As seen by our prosecution of Barclays, real cooperation has real benefits. At the same time, cooperation didn’t result in amnesty, nor should it have. Indeed, while a deferred prosecution is a second chance of sorts for an institution, any bank that is subject to deferred prosecution must understand that it must live up to the terms of its agreement. If a bank subject to a DPA fails to implement a state-of the-art compliance program, does not live up to its promise of full cooperation, or commits any other crime during the term of the agreement, it will be prosecuted for all of its conduct.
Conclusion
The Department of Justice is committed to punishing and deterring illegal conduct in our financial system. But the Department cannot – and does not – do this work alone. Indeed, nowhere is cooperation among our public and private sector partners more vital than in fighting the increasingly interconnected groups that traffic in drugs, run organized crime syndicates, and commit fraud – and then try to use our banks to hide and move their crime proceeds. Of course, nothing we do will make us invulnerable, but we can become less vulnerable if we work together.

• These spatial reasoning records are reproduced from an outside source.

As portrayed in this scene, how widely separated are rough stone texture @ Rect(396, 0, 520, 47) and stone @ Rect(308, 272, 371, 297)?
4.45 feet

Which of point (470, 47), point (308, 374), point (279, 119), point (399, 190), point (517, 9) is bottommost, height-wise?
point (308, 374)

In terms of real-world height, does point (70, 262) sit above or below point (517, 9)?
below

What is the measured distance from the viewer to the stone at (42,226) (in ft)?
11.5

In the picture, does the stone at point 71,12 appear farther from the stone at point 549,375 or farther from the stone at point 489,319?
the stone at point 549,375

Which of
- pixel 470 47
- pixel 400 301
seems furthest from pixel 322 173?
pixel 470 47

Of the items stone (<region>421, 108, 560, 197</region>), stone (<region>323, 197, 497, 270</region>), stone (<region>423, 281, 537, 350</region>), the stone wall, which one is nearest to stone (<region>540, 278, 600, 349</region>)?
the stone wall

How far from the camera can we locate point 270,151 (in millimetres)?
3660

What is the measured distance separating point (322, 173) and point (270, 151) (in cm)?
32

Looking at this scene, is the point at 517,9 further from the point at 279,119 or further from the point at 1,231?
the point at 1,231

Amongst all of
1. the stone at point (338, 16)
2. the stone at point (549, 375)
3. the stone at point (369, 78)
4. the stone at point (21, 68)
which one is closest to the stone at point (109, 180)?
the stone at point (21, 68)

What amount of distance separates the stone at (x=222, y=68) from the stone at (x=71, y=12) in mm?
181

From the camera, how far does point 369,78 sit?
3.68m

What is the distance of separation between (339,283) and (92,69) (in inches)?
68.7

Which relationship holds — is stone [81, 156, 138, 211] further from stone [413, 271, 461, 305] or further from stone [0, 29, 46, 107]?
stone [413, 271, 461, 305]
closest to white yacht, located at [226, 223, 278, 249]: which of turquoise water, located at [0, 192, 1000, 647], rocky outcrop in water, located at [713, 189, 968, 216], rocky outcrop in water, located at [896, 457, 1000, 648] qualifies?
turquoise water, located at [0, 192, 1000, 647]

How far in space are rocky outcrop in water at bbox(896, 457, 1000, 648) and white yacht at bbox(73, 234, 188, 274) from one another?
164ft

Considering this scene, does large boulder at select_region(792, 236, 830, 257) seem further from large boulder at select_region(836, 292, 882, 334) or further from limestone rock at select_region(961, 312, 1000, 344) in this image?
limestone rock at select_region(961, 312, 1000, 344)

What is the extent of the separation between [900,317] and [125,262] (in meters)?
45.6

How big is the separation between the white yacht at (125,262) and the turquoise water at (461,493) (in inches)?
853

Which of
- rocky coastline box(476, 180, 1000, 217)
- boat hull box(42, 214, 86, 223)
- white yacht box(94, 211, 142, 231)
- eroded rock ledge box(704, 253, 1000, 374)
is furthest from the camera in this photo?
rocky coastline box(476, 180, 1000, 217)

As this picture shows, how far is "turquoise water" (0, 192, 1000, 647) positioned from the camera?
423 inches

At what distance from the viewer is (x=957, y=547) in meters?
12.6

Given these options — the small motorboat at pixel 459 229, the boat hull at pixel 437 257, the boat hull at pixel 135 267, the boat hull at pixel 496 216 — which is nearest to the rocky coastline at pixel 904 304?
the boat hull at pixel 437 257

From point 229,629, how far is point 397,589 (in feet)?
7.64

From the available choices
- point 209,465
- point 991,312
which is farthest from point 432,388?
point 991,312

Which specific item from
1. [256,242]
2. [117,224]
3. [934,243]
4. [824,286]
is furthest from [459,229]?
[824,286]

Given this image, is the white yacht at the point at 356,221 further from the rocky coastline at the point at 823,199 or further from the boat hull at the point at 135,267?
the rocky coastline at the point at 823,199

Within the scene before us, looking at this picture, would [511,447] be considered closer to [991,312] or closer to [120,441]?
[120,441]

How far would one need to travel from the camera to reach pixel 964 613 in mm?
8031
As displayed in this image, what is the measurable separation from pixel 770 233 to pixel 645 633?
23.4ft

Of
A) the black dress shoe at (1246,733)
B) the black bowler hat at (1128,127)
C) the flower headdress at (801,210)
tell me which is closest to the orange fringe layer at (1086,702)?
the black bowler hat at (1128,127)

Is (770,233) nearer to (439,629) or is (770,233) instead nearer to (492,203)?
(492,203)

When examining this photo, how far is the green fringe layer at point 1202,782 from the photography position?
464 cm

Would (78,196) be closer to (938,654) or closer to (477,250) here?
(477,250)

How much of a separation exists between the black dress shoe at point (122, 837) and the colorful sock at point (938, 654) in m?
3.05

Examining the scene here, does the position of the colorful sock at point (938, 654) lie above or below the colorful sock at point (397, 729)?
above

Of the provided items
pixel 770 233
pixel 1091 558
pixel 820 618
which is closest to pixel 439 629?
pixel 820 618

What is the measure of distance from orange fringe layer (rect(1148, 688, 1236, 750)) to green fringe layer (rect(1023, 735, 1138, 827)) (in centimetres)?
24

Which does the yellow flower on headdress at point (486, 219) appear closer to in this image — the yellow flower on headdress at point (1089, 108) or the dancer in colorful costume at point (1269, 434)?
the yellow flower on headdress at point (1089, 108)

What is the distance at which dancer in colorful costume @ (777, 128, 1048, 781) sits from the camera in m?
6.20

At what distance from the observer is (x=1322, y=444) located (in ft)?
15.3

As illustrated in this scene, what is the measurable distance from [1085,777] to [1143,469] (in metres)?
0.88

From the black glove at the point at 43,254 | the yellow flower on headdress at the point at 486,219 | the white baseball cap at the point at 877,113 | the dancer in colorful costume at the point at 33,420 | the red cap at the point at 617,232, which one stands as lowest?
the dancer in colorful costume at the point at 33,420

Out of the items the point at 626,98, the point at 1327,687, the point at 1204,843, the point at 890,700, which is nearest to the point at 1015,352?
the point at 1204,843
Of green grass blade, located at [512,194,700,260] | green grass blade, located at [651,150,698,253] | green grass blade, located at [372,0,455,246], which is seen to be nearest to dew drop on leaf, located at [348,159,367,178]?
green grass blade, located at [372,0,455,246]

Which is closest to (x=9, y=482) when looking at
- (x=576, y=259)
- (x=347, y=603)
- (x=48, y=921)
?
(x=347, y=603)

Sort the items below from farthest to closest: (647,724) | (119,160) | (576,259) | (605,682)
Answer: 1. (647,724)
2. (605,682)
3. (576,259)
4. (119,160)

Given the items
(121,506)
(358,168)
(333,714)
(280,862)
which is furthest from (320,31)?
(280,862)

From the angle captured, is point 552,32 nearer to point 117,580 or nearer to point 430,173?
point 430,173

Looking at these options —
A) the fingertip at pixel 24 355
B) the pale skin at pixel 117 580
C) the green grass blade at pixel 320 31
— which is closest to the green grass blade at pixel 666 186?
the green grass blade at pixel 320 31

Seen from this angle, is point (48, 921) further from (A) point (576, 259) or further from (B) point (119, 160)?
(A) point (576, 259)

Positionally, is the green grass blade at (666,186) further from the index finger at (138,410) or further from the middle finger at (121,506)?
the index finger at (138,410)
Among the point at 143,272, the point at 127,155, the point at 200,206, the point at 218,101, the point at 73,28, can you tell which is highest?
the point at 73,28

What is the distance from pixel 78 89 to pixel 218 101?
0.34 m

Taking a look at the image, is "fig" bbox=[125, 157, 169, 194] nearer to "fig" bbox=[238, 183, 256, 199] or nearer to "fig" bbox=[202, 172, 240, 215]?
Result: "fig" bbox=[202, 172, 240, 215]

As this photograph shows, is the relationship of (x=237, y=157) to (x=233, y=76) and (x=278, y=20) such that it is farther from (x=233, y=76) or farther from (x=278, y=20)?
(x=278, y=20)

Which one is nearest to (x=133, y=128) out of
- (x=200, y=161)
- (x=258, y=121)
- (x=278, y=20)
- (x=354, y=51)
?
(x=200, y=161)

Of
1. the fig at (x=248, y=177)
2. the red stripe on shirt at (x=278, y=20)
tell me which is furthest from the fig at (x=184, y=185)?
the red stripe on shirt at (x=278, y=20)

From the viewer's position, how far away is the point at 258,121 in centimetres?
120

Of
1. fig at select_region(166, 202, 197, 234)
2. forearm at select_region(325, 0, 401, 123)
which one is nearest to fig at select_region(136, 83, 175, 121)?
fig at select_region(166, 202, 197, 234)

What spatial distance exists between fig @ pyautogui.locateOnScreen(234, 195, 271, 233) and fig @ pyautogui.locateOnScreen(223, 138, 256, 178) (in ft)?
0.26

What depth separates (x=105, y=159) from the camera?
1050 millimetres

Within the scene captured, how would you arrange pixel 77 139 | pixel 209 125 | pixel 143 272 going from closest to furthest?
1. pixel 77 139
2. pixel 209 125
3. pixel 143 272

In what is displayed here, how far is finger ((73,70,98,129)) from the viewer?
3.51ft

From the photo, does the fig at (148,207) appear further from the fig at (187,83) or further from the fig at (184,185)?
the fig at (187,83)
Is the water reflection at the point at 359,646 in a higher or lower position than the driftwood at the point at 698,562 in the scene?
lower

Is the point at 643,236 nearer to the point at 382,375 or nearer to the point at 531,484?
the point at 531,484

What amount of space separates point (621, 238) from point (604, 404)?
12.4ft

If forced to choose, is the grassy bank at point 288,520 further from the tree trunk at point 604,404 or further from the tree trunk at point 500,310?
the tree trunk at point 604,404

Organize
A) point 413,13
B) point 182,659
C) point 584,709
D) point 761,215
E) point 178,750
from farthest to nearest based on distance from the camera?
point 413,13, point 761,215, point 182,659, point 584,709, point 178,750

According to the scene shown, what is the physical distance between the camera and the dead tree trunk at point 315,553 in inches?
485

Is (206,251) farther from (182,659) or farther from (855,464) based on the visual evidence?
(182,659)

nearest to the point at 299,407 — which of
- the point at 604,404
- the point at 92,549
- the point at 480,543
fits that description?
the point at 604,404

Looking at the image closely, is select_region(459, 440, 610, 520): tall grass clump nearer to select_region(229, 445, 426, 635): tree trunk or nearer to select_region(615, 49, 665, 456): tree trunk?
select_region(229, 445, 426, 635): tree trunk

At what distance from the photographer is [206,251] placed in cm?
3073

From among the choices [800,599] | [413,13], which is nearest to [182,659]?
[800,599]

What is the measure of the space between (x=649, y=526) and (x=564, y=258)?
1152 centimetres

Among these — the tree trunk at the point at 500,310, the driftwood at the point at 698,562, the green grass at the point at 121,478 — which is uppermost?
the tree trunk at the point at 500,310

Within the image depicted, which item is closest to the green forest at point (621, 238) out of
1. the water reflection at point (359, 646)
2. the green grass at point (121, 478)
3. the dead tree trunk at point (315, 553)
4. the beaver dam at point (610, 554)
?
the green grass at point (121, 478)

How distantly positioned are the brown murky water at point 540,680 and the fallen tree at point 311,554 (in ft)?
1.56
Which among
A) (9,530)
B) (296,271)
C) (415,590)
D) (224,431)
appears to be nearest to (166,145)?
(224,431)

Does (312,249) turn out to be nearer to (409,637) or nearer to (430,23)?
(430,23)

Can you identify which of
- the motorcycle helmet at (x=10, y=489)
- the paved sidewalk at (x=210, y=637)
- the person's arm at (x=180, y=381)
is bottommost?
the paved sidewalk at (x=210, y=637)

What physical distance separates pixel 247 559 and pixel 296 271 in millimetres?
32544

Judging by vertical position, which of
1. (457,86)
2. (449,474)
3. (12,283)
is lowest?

I want to thank you for all the work you do. You are the gatekeepers of our financial system, and you have a daunting task. But the challenges you face cannot be an excuse. You must institute robust anti-money laundering and compliance programs in order to prevent dirty money from entering our banking system. And, if you uncover evidence of illegal conduct in your institutions, we need you to come forward.
The Justice Department continues to work hard to zero in on the profits of crime, and the new Bank Integrity Unit and Kleptocracy Initiative I’ve described today are significant additional steps in that direction. We hope, and expect, that you will do your best to partner with us on this essential mission.
Thank you so much for having me here today.